Background. Modification of the aortic annulus or the ascending aorta, or both, may be required in pediatric patients undergoing the Ross operation. The fate of these autografts remains uncertain.
Methods. Retrospective review of 15 patients undergoing Ross operation without aortic annular modification (group 1), 11 patients requiring annular reduction (group 2, n = 11), and 8 patients requiring annular enlargement (group 3, n = 8). Autograft function and dimensions were evaluated by echocardiography.

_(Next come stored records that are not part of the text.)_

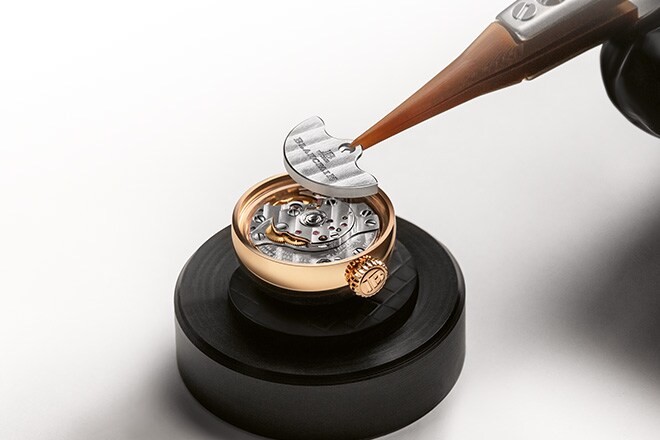 A watchmaker working on a Lady B held in a fixture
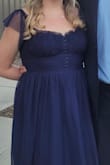 Great dress. True to size. I would recommend this dress. Good Material - Jessica B.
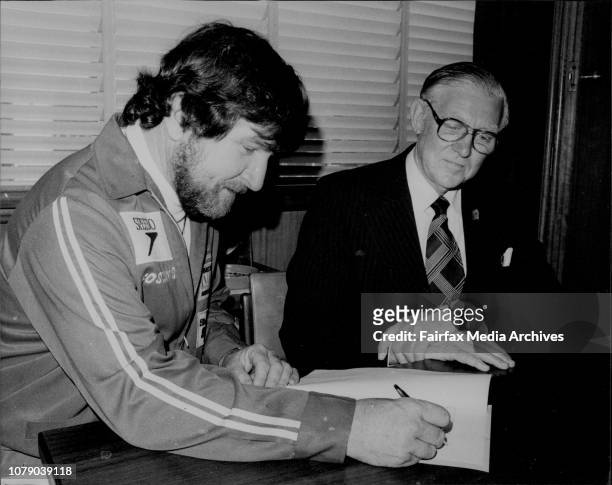 Mr Ken Warby signs an agreement with Speedo Managing Director Mr Bill MacRae at their Artarmon offices.World Water Speed Record holder Mr Ken Warby...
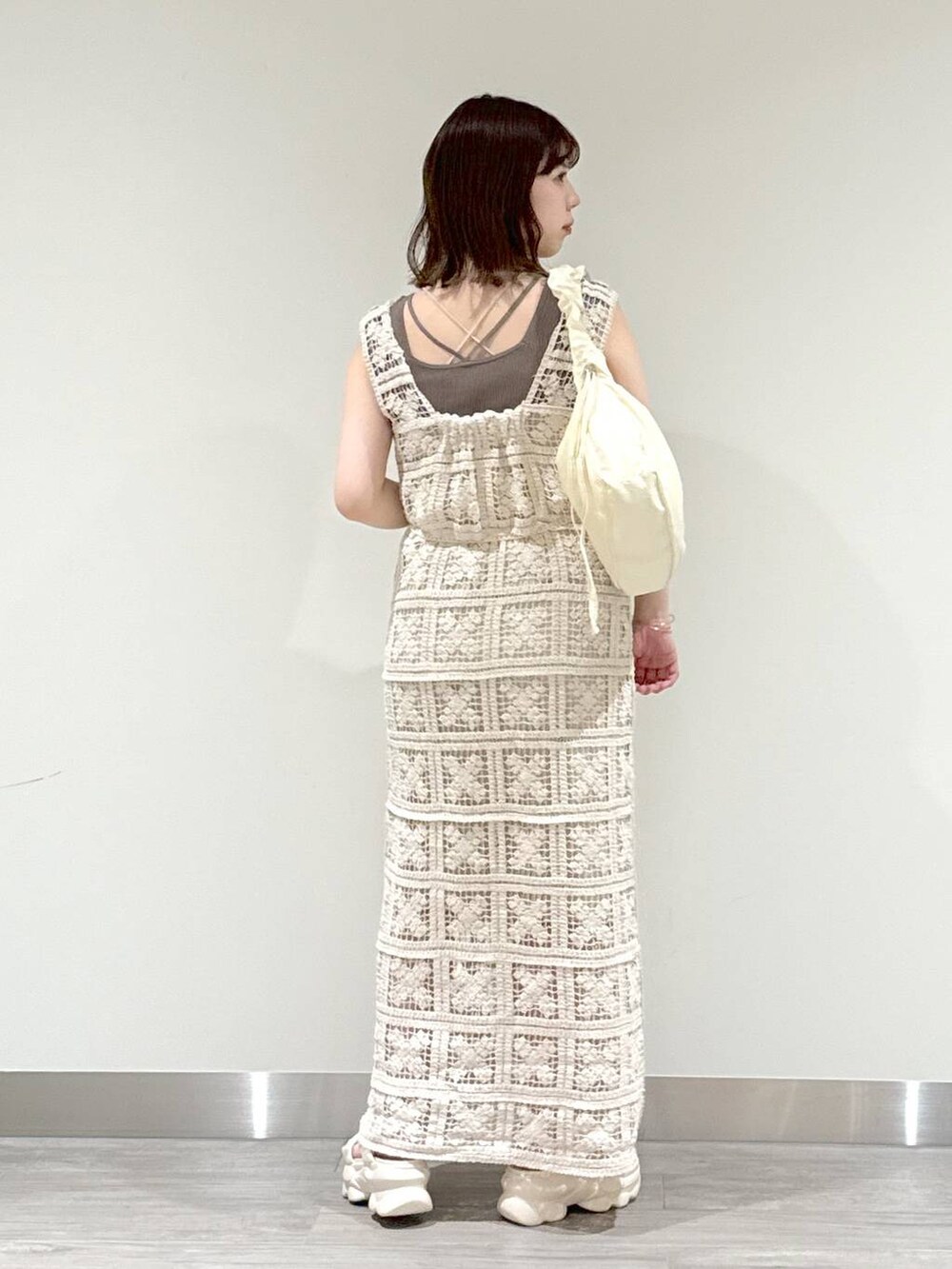 ホワイト系のワンピース、ブラウン系のニット/セーター、ホワイト系のサンダルを着用したレディースの春コーディネートの2枚目の写真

Results. Autograft insufficiency was less than or equal to mild in 33 patients and moderate in 1 patient. The annulus body surface area ratio increased in group 1 from 19.7 ± 5 to 20.3 ± 5 mm/m2 (p = 0.8). The average annular reduction in group 2 was 5 ± 1.5 mm, and 10 of 11 patients required reduction of the ascending aorta (mean 11 ± 5 mm). The annulus body surface area ratio increased from 18.6 ± 7 to 20.5 ± 9 mm/m2 (p = 0.2). The mean augmentation in annulus diameter in group 3 was 6 ± 4 mm; the annulus body surface area ratio decreased from 23.7 ± 14 to 20.3 ± 8 mm/m2 (p = 0.5).
Conclusions. We continue to offer the Ross operation to pediatric patients even when aortic annular or ascending aortic size discrepancies mandate surgical modifications.